After plotting the changes in accuracy, the accuracy in the training set seems like that still can be improved a little bit by running with more epochs. However, there is a big gap between the training accuracy and validation accuracy. It means that our model might be **overfitting**.

**Evaluate ANN model in test set splitted from training data**

In [12]:
# Get probability return as results
ANN_test_pred = ANN.predict_proba(X_test)
# Get the maximum probability in the predicted results => the probability belongs to a specific class
ANN_test_pred = ANN_test_pred.argmax(axis = 1)
ANN.evaluate(X_test, y_test)

**The evaluation results shows the accuracy in test set is around 97%, and it can be the baseline for the prediction**

**CNN with Data Augmentation**

**Construct a CNN model with Data Augmentation to see whether the result can be improved because the ANN model might almost reach its capacity based on the accuracy plot**
* Before passing data to the CNN, the data require to be transformed to tensor
* We need to reshape the vector to (28, 28, 1) => it means the size of image is 28 * 28 with 1 color channel beacause it is grey-scale image

In [13]:
print(type(val_train))
print(type(X_train))
print(type(X_test))

In [14]:
X_train = X_train.values
X_test = X_test.values

# -1 means let reshape function decides the dimension by itself
X_train = X_train.reshape(-1,28,28,1)
X_test = X_test.reshape(-1,28,28,1)

# for validation data
val_train = val_train.values
val_train = val_train.reshape(-1,28,28,1)

# for test data
test = test.values
test = test.reshape(-1,28,28,1)
print('X_train: ' + str(X_train.shape))
print('X_test: ' + str(X_test.shape))
print('val_train: ' + str(val_train.shape))
print('test: ' + str(test.shape))

**Using ImageDataGenerator to complete the Data Augmentation**
* It will be helpful to increase our training examples and to fight with overfitting

In [15]:
datagen = ImageDataGenerator(
    # set smaller range for this to prevent misclassification like 6 and 9, 2 and 5
    rotation_range=0.1,
    width_shift_range=0.1,
    height_shift_range=0.1,
    zoom_range=0.2,
    fill_mode='nearest')

Fit the generator to the training data

In [16]:
datagen.fit(X_train)

In [23]:
# save memory
K.clear_session()

# Adjusting the learning rate during the process to enhance the convergency
LR_Adjust = ReduceLROnPlateau(monitor = 'val_loss',
                              patience = 2,
                              verbose = 1,
                              factor = 0.3,
                              min_lr = 0)

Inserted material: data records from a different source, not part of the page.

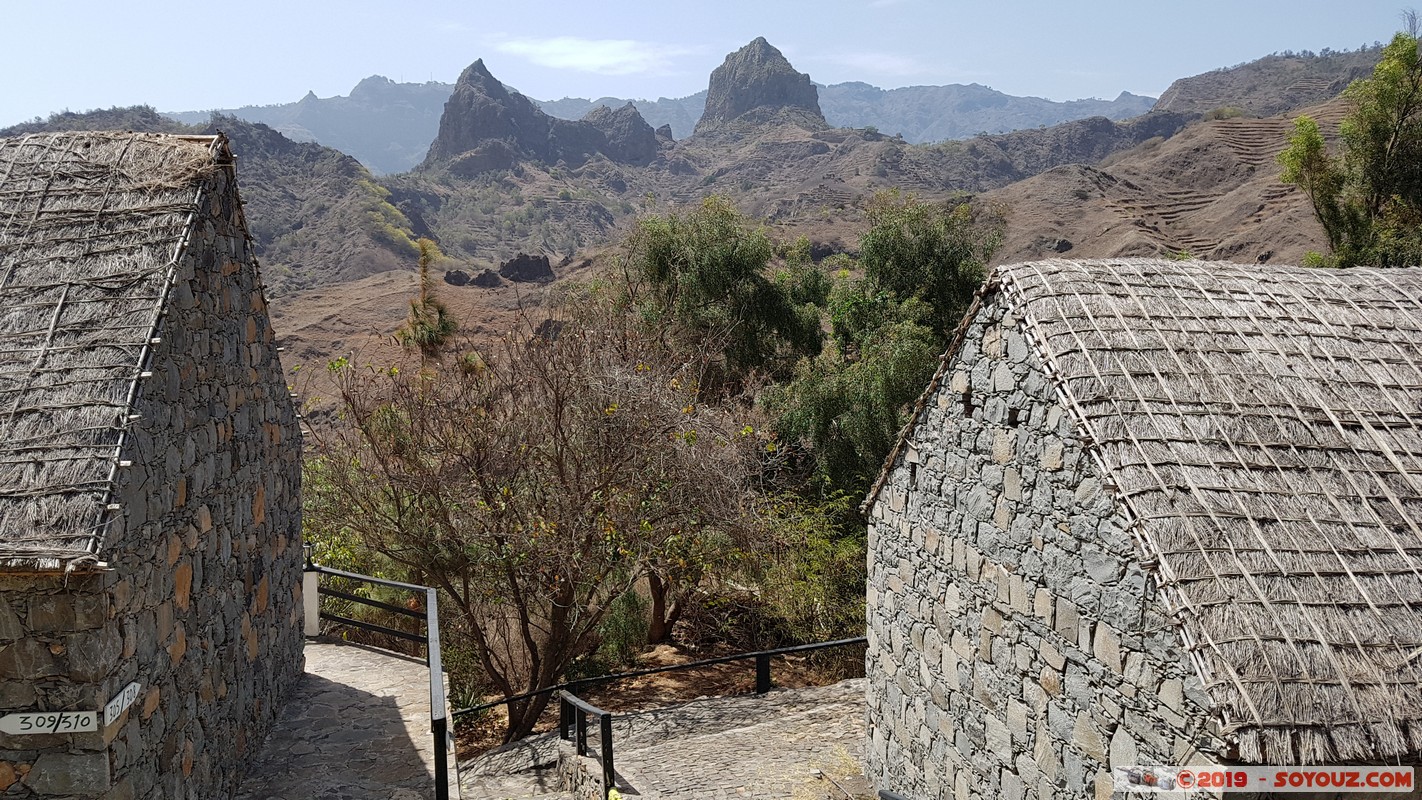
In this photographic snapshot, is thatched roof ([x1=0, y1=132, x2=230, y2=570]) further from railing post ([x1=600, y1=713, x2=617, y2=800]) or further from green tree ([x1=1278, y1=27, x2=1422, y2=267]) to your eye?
green tree ([x1=1278, y1=27, x2=1422, y2=267])

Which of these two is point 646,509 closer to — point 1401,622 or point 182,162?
point 182,162

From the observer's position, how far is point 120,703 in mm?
4656

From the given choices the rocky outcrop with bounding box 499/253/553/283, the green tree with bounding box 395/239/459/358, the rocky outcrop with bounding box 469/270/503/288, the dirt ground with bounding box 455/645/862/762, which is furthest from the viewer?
the rocky outcrop with bounding box 499/253/553/283

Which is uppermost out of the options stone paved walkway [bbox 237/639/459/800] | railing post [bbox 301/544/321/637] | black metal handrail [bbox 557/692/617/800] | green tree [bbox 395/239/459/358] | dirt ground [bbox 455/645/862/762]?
green tree [bbox 395/239/459/358]

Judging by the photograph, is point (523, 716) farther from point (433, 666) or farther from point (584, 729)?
point (433, 666)

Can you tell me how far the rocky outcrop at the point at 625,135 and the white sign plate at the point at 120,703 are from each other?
372 feet

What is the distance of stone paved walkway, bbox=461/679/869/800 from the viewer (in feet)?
30.7

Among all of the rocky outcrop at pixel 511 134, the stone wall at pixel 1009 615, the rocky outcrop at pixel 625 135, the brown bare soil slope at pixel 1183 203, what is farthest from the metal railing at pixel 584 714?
the rocky outcrop at pixel 625 135

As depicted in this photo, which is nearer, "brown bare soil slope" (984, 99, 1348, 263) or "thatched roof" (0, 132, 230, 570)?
"thatched roof" (0, 132, 230, 570)

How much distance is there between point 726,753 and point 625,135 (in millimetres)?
114771

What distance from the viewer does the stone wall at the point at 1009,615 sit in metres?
5.14

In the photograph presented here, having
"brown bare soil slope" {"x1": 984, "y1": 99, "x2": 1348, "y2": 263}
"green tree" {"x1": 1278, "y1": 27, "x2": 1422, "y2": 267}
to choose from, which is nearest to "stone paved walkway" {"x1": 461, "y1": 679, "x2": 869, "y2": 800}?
"green tree" {"x1": 1278, "y1": 27, "x2": 1422, "y2": 267}

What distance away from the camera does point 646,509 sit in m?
12.7

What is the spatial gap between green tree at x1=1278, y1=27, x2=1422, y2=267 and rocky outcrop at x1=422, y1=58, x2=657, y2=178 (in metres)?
88.3
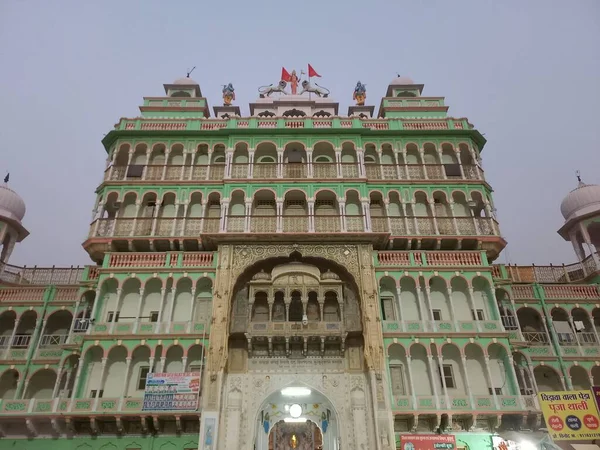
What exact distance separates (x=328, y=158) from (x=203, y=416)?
19.2m

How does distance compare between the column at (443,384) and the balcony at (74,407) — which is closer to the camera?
the balcony at (74,407)

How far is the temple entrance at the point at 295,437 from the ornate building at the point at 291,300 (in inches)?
477

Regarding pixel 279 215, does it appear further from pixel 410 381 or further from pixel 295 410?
pixel 410 381

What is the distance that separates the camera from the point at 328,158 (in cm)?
3095

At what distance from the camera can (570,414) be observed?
17.3m

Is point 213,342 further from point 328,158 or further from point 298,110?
point 298,110

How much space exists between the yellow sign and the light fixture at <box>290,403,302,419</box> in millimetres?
12756

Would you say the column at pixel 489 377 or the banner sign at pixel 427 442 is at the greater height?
the column at pixel 489 377

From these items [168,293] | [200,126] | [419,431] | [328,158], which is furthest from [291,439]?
[200,126]

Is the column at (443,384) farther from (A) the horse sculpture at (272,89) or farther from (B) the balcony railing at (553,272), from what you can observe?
(A) the horse sculpture at (272,89)

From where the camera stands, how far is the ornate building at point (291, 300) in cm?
2200

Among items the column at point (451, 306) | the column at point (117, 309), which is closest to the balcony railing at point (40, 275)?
the column at point (117, 309)

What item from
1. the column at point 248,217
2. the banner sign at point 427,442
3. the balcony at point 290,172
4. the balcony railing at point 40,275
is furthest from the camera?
the balcony at point 290,172

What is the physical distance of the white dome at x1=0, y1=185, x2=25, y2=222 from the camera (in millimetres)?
30359
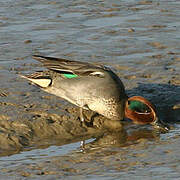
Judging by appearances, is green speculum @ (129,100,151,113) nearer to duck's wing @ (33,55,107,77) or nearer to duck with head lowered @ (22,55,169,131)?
duck with head lowered @ (22,55,169,131)

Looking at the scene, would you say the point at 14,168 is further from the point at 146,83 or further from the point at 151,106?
the point at 146,83

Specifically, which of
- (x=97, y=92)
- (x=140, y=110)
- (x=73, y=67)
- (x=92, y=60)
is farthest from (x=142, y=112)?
(x=92, y=60)

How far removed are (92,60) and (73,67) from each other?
1.74 metres

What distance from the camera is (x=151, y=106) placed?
684 cm

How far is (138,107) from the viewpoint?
6.94 metres

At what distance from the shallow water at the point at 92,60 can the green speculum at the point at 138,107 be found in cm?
23

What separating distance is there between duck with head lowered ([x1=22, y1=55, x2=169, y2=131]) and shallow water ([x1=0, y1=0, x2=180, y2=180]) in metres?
0.19

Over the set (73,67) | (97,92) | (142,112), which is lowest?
(142,112)

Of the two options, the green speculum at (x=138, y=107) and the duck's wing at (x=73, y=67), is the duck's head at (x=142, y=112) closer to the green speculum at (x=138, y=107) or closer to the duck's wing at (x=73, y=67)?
the green speculum at (x=138, y=107)

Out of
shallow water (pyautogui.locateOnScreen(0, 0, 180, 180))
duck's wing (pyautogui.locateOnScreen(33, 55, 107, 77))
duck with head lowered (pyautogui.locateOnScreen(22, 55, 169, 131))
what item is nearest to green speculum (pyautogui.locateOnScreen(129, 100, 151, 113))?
duck with head lowered (pyautogui.locateOnScreen(22, 55, 169, 131))

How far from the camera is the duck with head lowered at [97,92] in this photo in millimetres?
6906

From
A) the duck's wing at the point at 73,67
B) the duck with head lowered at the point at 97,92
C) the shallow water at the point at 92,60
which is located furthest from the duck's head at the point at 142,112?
the duck's wing at the point at 73,67

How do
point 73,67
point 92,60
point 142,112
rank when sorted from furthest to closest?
point 92,60
point 73,67
point 142,112

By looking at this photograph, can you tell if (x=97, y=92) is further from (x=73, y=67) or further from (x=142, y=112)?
(x=142, y=112)
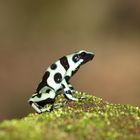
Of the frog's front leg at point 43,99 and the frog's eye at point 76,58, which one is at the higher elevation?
the frog's eye at point 76,58

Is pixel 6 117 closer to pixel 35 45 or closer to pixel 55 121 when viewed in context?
pixel 35 45

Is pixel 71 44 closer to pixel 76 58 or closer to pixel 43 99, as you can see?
pixel 76 58

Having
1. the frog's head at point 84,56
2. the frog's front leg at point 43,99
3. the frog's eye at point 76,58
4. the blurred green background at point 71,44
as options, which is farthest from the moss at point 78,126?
the blurred green background at point 71,44

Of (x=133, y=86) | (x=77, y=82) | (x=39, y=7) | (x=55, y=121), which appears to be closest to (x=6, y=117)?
(x=77, y=82)

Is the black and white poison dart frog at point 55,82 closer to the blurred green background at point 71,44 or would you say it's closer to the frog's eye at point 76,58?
the frog's eye at point 76,58

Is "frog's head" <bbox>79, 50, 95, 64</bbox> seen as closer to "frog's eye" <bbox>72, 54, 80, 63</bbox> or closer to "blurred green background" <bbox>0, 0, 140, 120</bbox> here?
"frog's eye" <bbox>72, 54, 80, 63</bbox>

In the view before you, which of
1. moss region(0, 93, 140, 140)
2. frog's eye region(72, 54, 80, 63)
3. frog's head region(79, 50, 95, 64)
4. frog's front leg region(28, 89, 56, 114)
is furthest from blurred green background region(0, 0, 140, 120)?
moss region(0, 93, 140, 140)
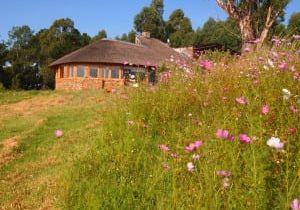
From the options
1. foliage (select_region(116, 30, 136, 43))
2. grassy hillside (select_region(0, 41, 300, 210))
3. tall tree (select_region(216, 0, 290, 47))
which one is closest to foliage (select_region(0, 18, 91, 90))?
foliage (select_region(116, 30, 136, 43))

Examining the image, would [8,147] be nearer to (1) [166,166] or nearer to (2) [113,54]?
(1) [166,166]

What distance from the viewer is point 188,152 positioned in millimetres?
3674

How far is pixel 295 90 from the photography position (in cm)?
434

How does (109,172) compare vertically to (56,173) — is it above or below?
above

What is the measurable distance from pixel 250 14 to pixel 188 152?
10100 millimetres

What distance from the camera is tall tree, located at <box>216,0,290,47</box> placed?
12.9 metres

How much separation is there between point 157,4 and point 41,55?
2706 cm

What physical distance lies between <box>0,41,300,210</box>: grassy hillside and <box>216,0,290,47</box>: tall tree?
19.4ft

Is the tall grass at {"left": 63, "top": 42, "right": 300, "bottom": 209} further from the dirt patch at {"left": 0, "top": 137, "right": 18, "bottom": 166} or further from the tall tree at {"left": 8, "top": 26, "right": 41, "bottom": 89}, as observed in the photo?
the tall tree at {"left": 8, "top": 26, "right": 41, "bottom": 89}

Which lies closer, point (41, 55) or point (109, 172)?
point (109, 172)

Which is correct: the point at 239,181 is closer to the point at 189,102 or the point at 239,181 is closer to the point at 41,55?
the point at 189,102

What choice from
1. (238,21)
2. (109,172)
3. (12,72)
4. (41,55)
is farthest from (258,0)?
(41,55)

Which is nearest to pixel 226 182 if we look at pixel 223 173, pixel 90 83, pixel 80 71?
pixel 223 173

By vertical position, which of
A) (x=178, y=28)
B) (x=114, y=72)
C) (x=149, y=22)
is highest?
(x=149, y=22)
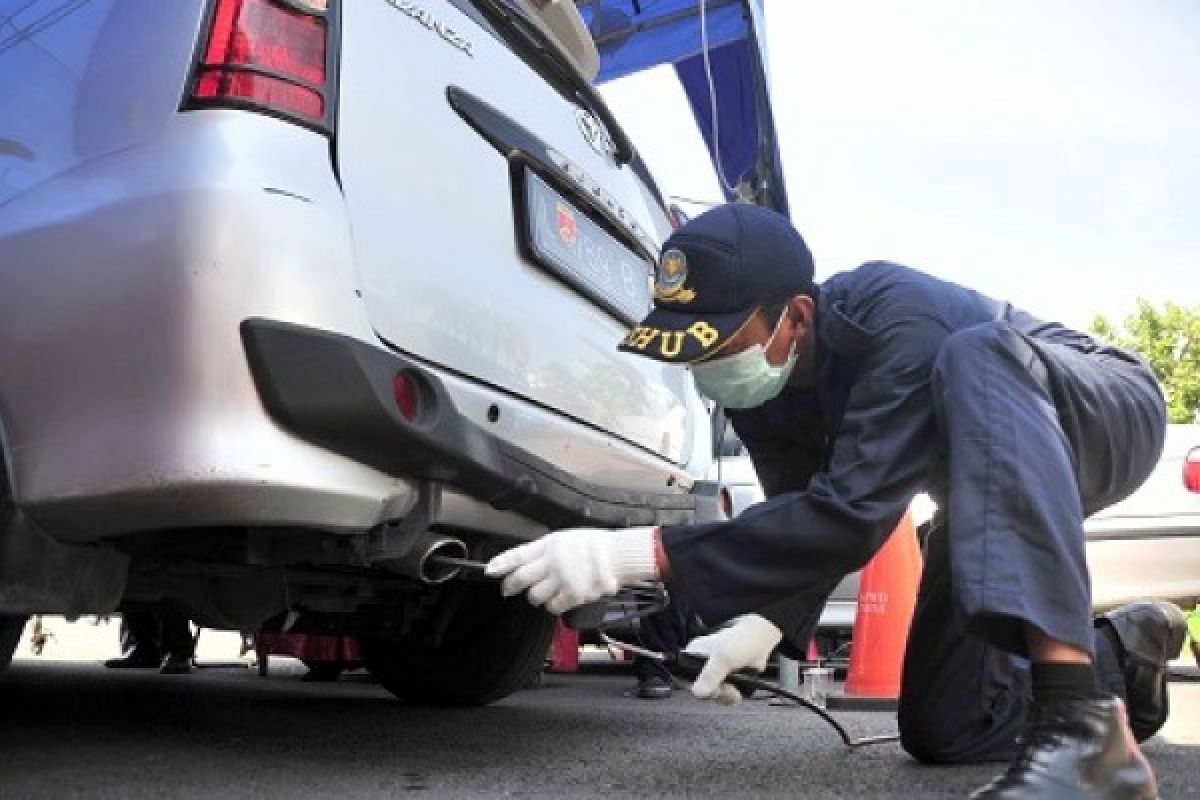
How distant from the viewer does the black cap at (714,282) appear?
5.82ft

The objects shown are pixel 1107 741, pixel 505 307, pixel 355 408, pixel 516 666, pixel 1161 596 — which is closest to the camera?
pixel 1107 741

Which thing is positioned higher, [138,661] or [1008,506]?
[1008,506]

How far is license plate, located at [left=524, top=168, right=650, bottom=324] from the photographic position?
2207 mm

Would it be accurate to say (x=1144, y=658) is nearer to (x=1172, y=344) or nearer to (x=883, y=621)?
(x=883, y=621)

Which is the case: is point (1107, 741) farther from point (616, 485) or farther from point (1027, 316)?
point (616, 485)

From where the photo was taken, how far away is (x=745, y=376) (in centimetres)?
188

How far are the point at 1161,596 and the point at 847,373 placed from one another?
3.29 meters

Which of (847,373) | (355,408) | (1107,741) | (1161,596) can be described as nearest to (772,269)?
(847,373)

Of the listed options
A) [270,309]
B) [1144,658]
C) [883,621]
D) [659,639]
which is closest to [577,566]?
[270,309]

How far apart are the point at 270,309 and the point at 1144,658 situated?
5.17 ft

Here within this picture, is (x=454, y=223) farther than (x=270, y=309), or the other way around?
(x=454, y=223)

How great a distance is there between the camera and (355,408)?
166cm

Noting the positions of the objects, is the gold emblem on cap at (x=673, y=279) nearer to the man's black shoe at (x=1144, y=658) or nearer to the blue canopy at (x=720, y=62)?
the man's black shoe at (x=1144, y=658)

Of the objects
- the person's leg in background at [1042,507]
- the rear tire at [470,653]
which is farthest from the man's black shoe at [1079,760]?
the rear tire at [470,653]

optimizer = optimizers.rmsprop()

CNN = Sequential()

CNN.add(Conv2D(filters = 32, kernel_size = (3,3), padding = 'same', activation = 'relu', input_shape = (28, 28, 1)))
CNN.add(Dropout(0.1))
CNN.add(MaxPool2D(pool_size = (2,2)))
CNN.add(Conv2D(filters = 32, kernel_size = (3,3), padding = 'same', activation = 'relu'))
CNN.add(Dropout(0.1))
CNN.add(MaxPool2D(pool_size = (2,2)))

CNN.add(Conv2D(filters = 64, kernel_size = (3,3), padding = 'same', activation = 'relu'))
CNN.add(Dropout(0.1))

CNN.add(Conv2D(filters = 64, kernel_size = (3,3), padding = 'same', activation = 'relu'))
CNN.add(MaxPool2D(pool_size = (2,2)))
CNN.add(Dropout(0.05))

CNN.add(Flatten())
CNN.add(Dense(512, activation = 'relu'))
CNN.add(Dense(256, activation = 'relu'))
CNN.add(Dense(128, activation = 'relu'))
CNN.add(Dense(10, activation = 'softmax'))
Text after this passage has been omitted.